Regardless of the legal niceties, the same argument can be made about the reality of Celsius and its ilk. These cases may even highlight certain “ponzinomic” elements of venture capital investing as a whole, notably the ability of early stage investors to continue to sustain the book value of their own positions in new rounds of funding.

As with the Anchor project, in the same way that a VC can subsidize this moneyless customer acquisition, a company can advertise growth and promise future profitability.

Read too:
• Crypto platform Celsius lays off 23% of employees amid restructuring

This, however, is a disastrous model for finance because, unlike technology revenues and profits, investment returns are not proportionate. In fact, they do the opposite of scale: the bigger an investment fund gets, for example, the harder it is to keep delivering the same percentage returns it did with less money under management.

Whether in cryptocurrencies or technology stocks, investing in this way can become a kind of trap. When people keep putting money on you, you have to look more and more for investment opportunities that match your past performance.

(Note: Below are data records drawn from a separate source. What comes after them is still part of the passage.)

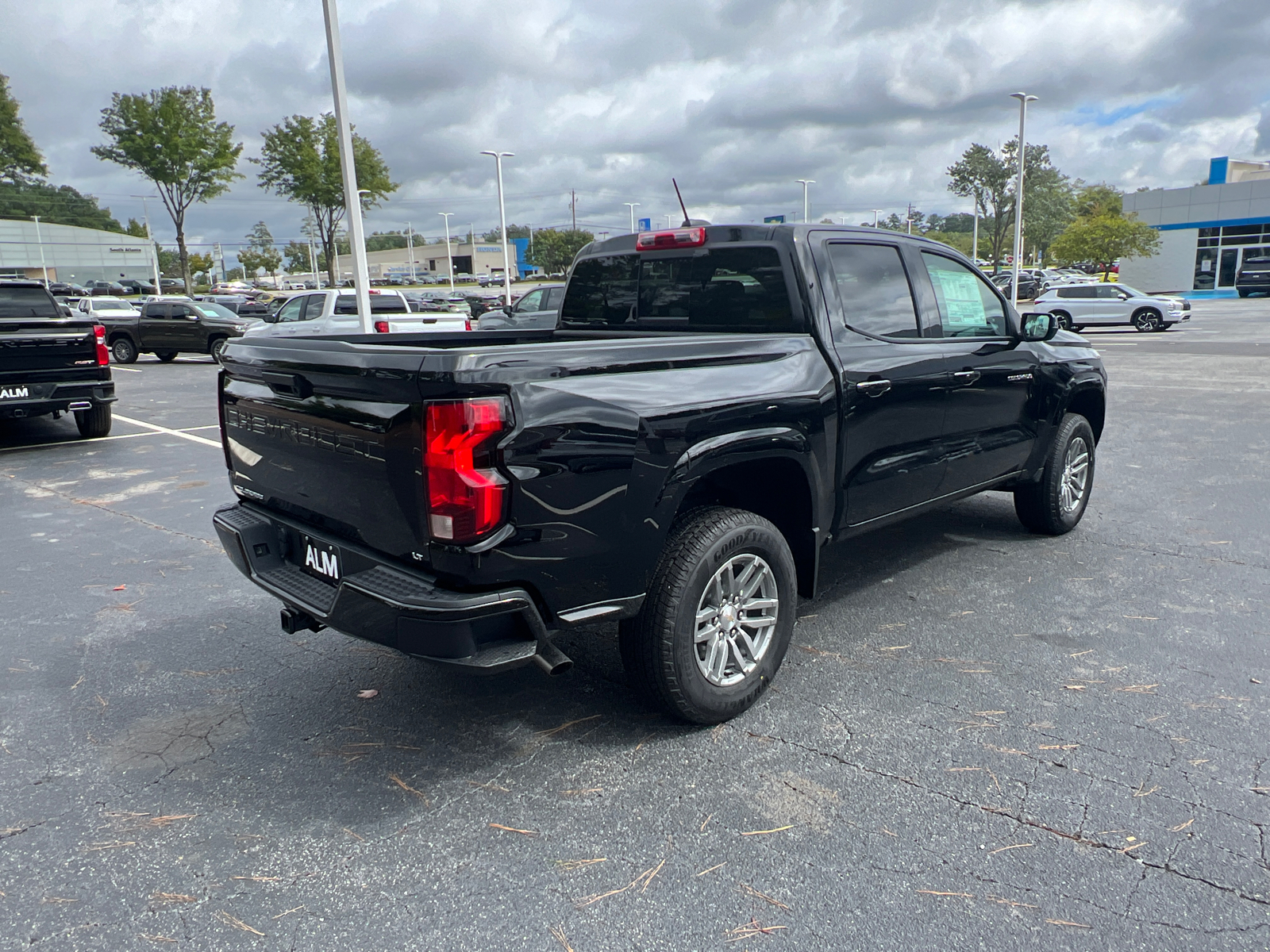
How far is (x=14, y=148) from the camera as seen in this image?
223 ft

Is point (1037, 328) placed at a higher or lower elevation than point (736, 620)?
higher

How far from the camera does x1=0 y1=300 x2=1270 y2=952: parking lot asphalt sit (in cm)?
242

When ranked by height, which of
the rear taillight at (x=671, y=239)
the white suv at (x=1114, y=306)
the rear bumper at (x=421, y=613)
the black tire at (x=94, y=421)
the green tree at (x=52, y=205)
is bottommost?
the black tire at (x=94, y=421)

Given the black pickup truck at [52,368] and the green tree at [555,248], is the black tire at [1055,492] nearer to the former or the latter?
the black pickup truck at [52,368]

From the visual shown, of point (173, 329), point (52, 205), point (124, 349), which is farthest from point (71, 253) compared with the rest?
point (173, 329)

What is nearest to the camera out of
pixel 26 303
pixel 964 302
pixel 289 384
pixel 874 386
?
pixel 289 384

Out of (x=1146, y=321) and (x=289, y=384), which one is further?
(x=1146, y=321)

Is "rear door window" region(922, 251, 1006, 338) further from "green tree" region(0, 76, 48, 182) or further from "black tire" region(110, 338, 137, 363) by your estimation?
"green tree" region(0, 76, 48, 182)

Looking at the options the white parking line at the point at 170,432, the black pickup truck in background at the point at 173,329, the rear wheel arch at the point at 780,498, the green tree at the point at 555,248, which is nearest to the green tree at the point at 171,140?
the black pickup truck in background at the point at 173,329

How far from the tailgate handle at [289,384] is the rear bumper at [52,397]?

These later bets, almost inevitably, provide lower returns or carry higher risks. That’s what happened with Celsius: BadgerDAO is to Celsius CEO Alex Mashinsky what Twist Bioscience (a speculative medical gamble) is to ARK Invest’s Cathie Wood.

“One to Zero”

Another reason Thiel’s model just doesn’t make sense to the retail investor is that it’s structurally impossible to build the kind of “moat” that can, at the very least, keep a bad business like Uber limping.

A great characteristic of the financial market, mainly for retail, but also in general, is that you want your investments to be as liquid as possible. To attract deposits, customers must be convinced that it will be easy to withdraw – and possibly deposit the money elsewhere. This makes banking a fundamentally very, very difficult business to monopolize, even in a marginally free market.

Loss-based customer acquisition makes no sense, simply because there is no such thing as free money. Yields that are artificially inflated to attract customers will inevitably be forced to align with macro trends over time, and customers will simply drop out of strategy.

Part of what made Celsius and Anchor functional frauds (whatever the legal conclusions may be) is that their outsized returns were based on the idea that the cryptocurrency somehow magically generated more revenue than regular money.

This has always been absurd, but the last few weeks have made it painfully obvious.

*David Z Morris is CoinDesk’s Chief Insights Columnist. He is a former academic technology sociologist with a PhD in Media Studies from the University of Iowa, USA.